List every percentage figure that appears in the text on Vietnamese village homes below, and say what each one describes.

- READING TEXT
○ ○ ○ ○ ○

Vietnamese Village--Homes

About 70 to 80% of the Vietnamese depend upon agriculture for their livelihood, and normally live in small towns and villages along the coast and in the Delta of Vietnam. The tribes-people of Vietnam, the Montagnards, who form about 5% of the population live in 50% of the land area of Vietnam which is composed largely of the mountains. Generally, the Vietnamese rice farmer (rice raising is the major farm activity) lives in small villages and walks to and from his various rice paddies. Sometimes small boats are used to reach these fields by means of irrigation canals and ditches and the rice crop is sometimes transported to the village by boat when harvested. Since these folk constitute the primary groups of people that the Navy/Marine Team contact daily in pacification efforts, it is well to understand their way of life.

○ ○ ○ ○ ○

- DATA BELOW

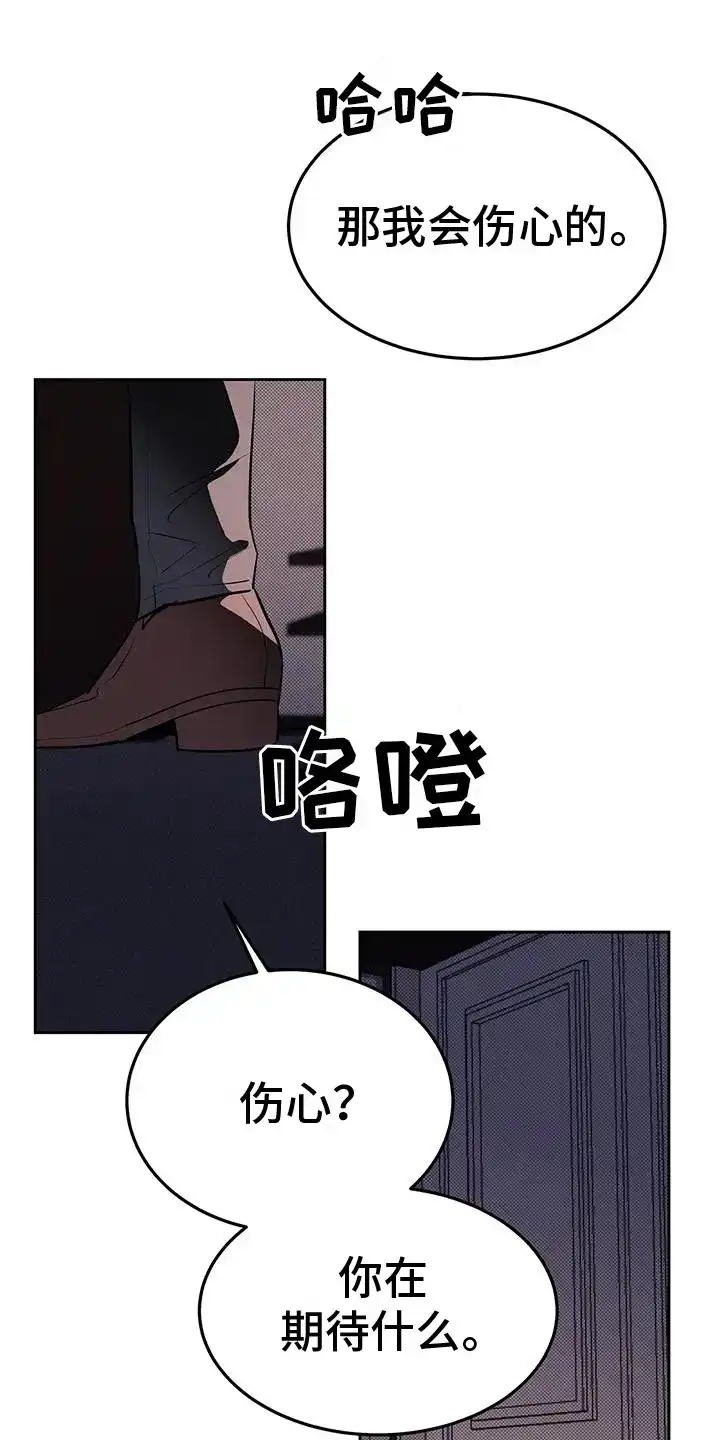 主仆协约 第9话 第12页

○ ○ ○ ○ ○

- EXERCISE ANSWER
- 70 to 80%: the share of Vietnamese who depend on agriculture for their livelihood
- 5%: the share of the population formed by the Montagnards, the tribes-people of Vietnam
- 50%: the share of Vietnam's land area where the Montagnards live